(Data excerpts)
%%

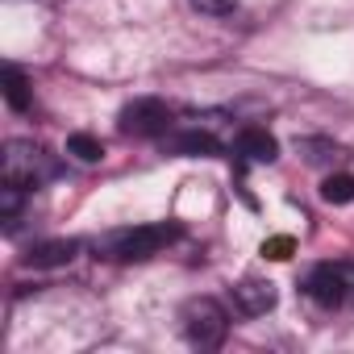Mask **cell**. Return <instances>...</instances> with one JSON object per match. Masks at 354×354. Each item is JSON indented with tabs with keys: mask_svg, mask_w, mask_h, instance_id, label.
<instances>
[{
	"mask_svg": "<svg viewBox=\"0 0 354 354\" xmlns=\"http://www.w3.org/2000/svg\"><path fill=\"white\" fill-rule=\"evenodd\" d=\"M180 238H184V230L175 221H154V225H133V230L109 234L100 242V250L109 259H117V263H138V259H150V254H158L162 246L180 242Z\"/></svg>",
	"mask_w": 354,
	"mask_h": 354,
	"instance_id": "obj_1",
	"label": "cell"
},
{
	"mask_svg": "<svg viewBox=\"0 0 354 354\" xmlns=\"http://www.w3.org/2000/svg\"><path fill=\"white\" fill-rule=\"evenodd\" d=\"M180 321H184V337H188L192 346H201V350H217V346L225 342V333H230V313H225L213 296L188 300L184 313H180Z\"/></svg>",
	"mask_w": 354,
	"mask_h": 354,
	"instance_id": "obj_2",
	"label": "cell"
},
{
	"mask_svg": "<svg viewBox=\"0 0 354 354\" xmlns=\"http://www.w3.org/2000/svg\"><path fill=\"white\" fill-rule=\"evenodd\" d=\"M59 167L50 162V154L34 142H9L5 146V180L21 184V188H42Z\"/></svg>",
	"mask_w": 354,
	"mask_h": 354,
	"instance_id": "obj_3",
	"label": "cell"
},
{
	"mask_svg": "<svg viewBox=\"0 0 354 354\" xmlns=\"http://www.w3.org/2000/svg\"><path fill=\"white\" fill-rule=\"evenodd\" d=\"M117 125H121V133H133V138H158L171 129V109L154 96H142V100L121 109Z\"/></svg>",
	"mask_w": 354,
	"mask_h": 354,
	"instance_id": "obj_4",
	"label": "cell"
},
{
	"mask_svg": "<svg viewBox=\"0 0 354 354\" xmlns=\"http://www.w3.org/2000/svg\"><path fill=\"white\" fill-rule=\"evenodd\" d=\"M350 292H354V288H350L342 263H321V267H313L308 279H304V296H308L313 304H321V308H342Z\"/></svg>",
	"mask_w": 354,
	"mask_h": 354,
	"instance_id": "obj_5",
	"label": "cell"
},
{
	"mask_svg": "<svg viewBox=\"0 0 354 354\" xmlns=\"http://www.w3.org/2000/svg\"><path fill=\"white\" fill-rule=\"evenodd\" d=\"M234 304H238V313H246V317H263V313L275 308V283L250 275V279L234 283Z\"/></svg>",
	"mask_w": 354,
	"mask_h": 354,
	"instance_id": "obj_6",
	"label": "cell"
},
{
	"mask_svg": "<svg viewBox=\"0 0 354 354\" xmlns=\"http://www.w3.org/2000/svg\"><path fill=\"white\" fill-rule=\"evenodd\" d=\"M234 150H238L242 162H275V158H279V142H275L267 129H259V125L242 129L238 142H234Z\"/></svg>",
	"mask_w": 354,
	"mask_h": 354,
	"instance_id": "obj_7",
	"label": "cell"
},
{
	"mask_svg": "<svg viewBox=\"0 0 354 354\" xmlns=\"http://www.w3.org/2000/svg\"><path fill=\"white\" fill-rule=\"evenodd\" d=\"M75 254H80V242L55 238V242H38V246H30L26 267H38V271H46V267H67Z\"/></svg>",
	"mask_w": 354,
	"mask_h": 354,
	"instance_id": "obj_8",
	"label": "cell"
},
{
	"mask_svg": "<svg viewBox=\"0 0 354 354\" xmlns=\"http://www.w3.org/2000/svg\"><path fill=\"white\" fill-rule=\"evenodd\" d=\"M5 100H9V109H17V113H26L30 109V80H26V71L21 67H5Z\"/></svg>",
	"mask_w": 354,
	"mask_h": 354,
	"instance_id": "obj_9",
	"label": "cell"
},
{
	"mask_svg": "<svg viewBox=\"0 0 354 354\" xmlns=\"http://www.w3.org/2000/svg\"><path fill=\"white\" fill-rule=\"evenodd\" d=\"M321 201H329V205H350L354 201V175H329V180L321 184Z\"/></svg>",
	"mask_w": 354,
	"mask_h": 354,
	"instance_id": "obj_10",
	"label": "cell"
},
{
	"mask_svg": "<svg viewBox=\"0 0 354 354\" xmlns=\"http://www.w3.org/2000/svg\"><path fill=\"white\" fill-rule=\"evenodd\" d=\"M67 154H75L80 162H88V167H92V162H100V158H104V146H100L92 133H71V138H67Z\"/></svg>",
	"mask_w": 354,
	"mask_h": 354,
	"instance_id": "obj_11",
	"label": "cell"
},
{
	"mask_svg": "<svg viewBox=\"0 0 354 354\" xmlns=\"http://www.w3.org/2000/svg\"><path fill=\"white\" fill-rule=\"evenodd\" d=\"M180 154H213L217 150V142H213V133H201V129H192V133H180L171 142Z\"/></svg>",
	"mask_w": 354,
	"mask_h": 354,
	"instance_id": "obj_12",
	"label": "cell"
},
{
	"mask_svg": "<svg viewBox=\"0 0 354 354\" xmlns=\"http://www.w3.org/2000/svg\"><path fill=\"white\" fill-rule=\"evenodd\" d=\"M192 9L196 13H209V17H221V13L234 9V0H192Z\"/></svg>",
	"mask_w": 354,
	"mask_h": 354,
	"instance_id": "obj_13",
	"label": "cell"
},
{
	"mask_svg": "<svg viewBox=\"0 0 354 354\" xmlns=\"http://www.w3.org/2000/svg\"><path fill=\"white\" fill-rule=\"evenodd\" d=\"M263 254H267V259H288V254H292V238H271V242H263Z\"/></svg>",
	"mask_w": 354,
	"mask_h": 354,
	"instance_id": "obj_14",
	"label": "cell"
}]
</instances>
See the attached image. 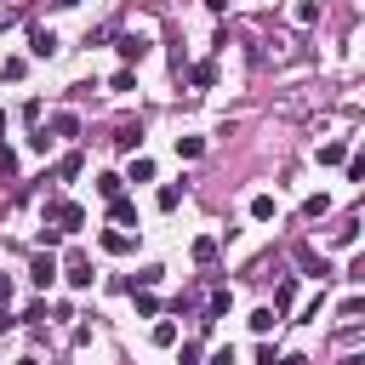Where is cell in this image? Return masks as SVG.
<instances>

%%

**Goal**
Copy the entries word for word, from their first line through the line containing "238H184V230L175 221H154V225H133V230L109 234L100", including both ends. Leave the pictures out of your copy.

**Final answer**
Mask **cell**. Return <instances>...</instances> with one JSON object per match. Masks at 354×354. Each item is JSON indented with tabs with keys: mask_svg, mask_w, mask_h, instance_id, label.
<instances>
[{
	"mask_svg": "<svg viewBox=\"0 0 354 354\" xmlns=\"http://www.w3.org/2000/svg\"><path fill=\"white\" fill-rule=\"evenodd\" d=\"M180 238H184V230L175 221H154V225H133V230L109 234L100 242V250L109 259H117V263H138V259H150V254H158L162 246L180 242Z\"/></svg>",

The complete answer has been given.